>>>>>

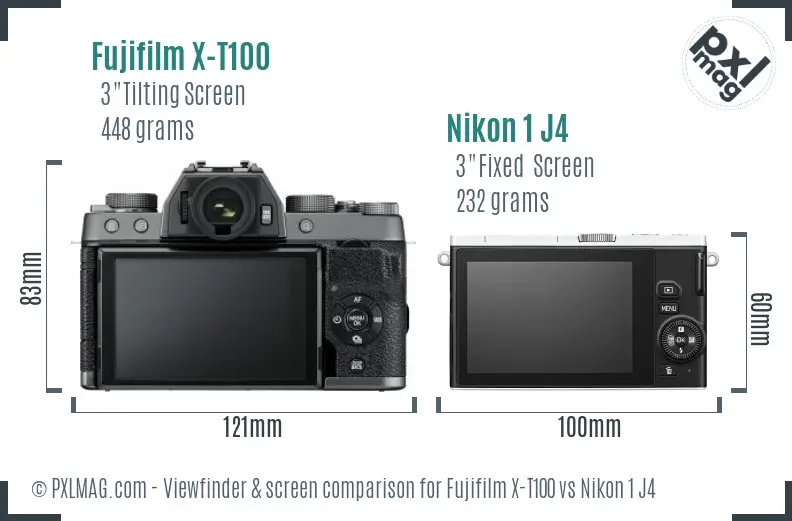 Fujifilm X-T100 vs Nikon 1 J4 Screen and Viewfinder comparison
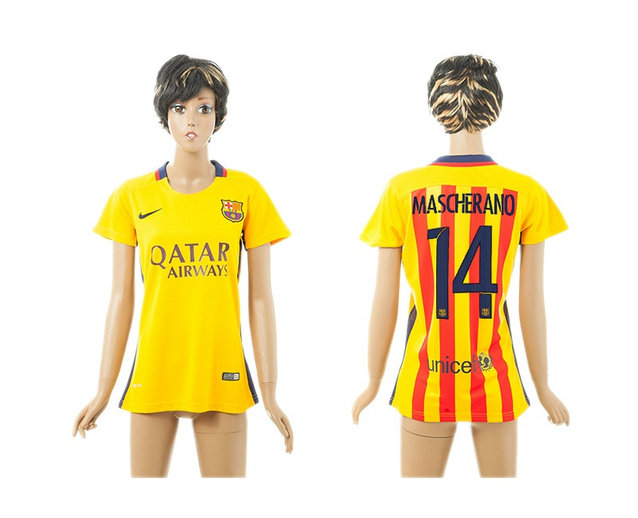 Womens 2015-2016 Barcelona Thailand Soccer Jersey Yellow #14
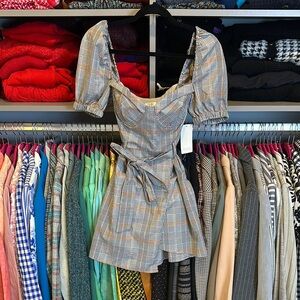 Tobi gray/orange plaid padded bust puff sleeve belted dress size S NWT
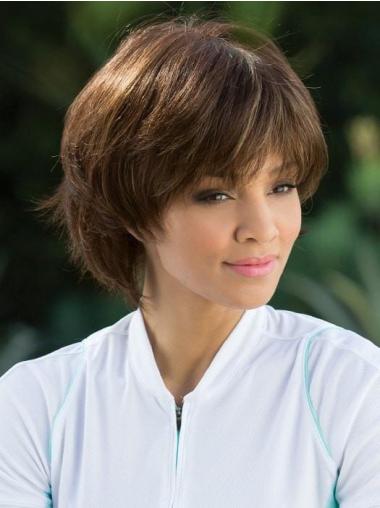 Synthetic With Bangs 8" Short Straight Brown Mono Wigs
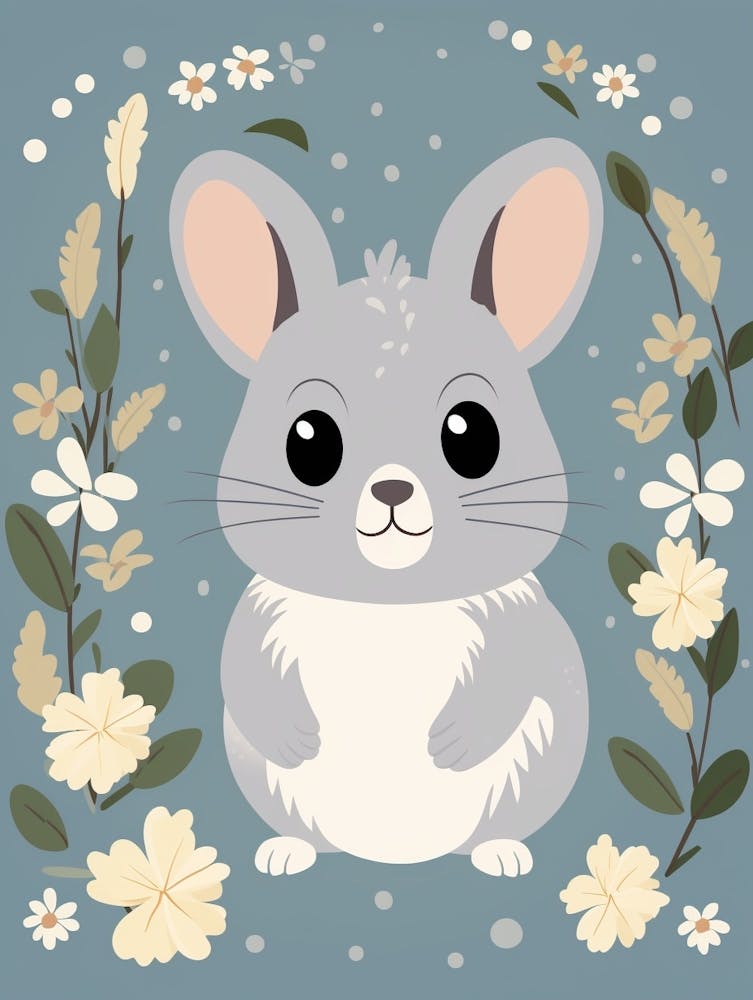 Baby Animal Illustration  Chinchilla 1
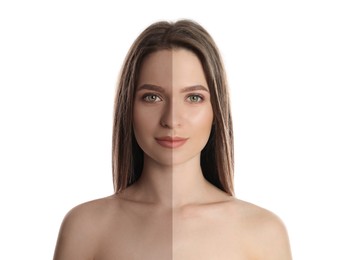 Image of Collage with photos of beautiful young woman before and after indoor tanning on white background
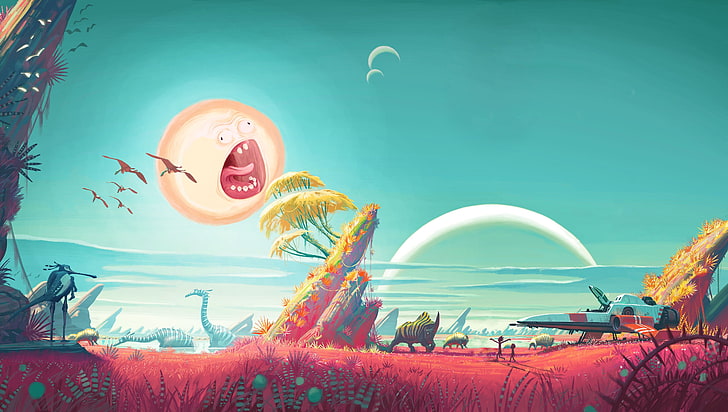 red grass field with dinosaurs illustration, fan art, digital art
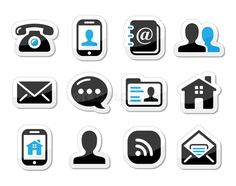 various stickers on the theme of social media - web elements objects / items clippings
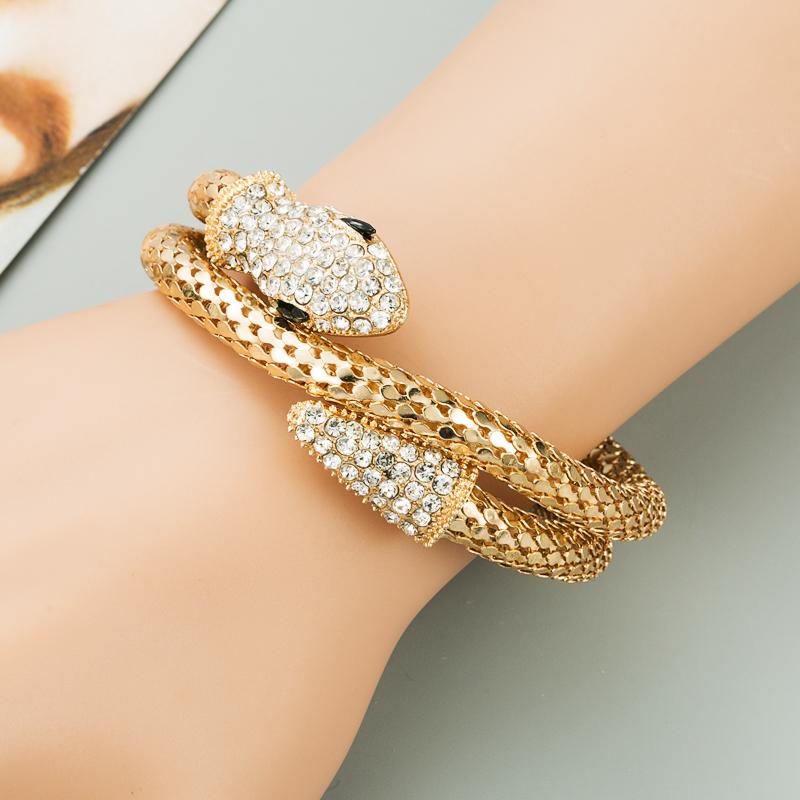 Punk Snake Shaped Wrapped Men and Women Bracelet Rhinestone Vintage Jewelry Accessories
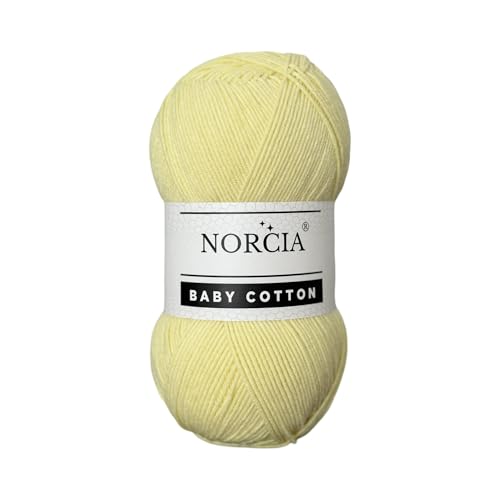 Norcia Baby-Baumwolle, 55 % Baumwolle, 45 % Acryl, fein/Sport (2) zum Häkeln und Stricken, weiches Amigurumi-Garn, 100 g von NORCIA
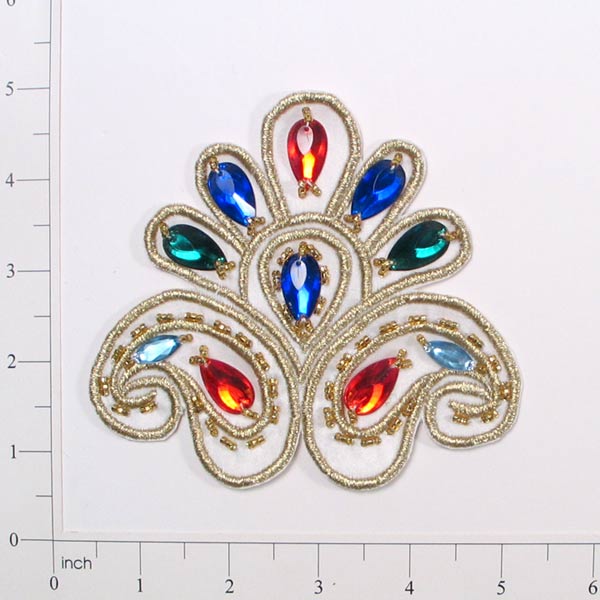 4 3/4" x 4 1/2 Medallion Gem Applique/Patch - Multi Colors Appliques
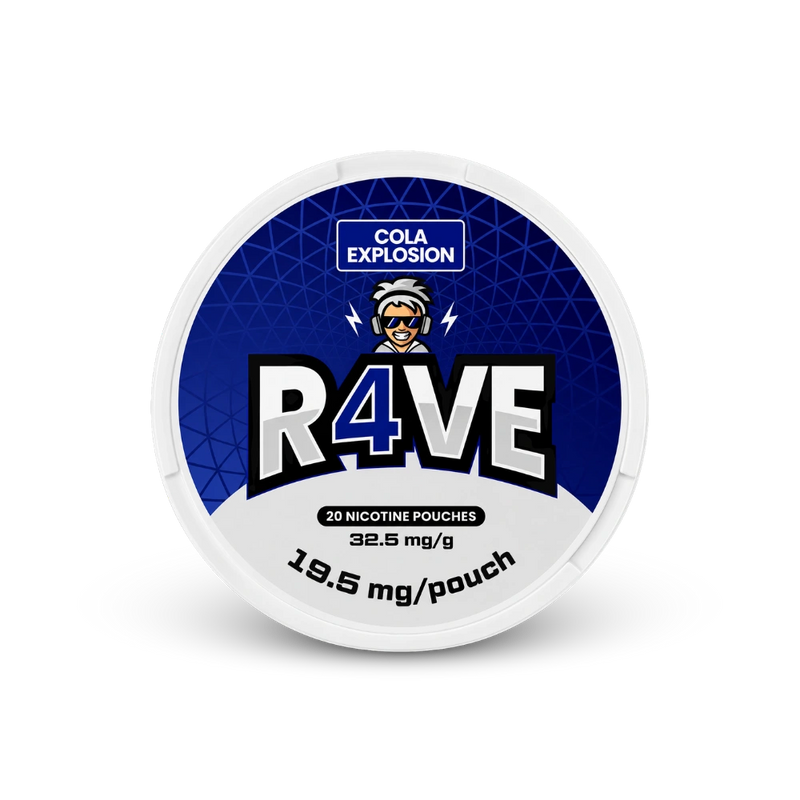 RAVE Cola Explosion 32.5mg – lattina di bustine di nicotina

<<<<<

● Directions: Write the data out again exactly, but without its images.

● Result of the task:
 Fujifilm X-T100 vs Nikon 1 J4 Screen and Viewfinder comparison
 Womens 2015-2016 Barcelona Thailand Soccer Jersey Yellow #14
 Tobi gray/orange plaid padded bust puff sleeve belted dress size S NWT
 Synthetic With Bangs 8" Short Straight Brown Mono Wigs
 Baby Animal Illustration  Chinchilla 1
 Image of Collage with photos of beautiful young woman before and after indoor tanning on white background
 red grass field with dinosaurs illustration, fan art, digital art
 various stickers on the theme of social media - web elements objects / items clippings
 Punk Snake Shaped Wrapped Men and Women Bracelet Rhinestone Vintage Jewelry Accessories
 Norcia Baby-Baumwolle, 55 % Baumwolle, 45 % Acryl, fein/Sport (2) zum Häkeln und Stricken, weiches Amigurumi-Garn, 100 g von NORCIA
 4 3/4" x 4 1/2 Medallion Gem Applique/Patch - Multi Colors Appliques
 RAVE Cola Explosion 32.5mg – lattina di bustine di nicotina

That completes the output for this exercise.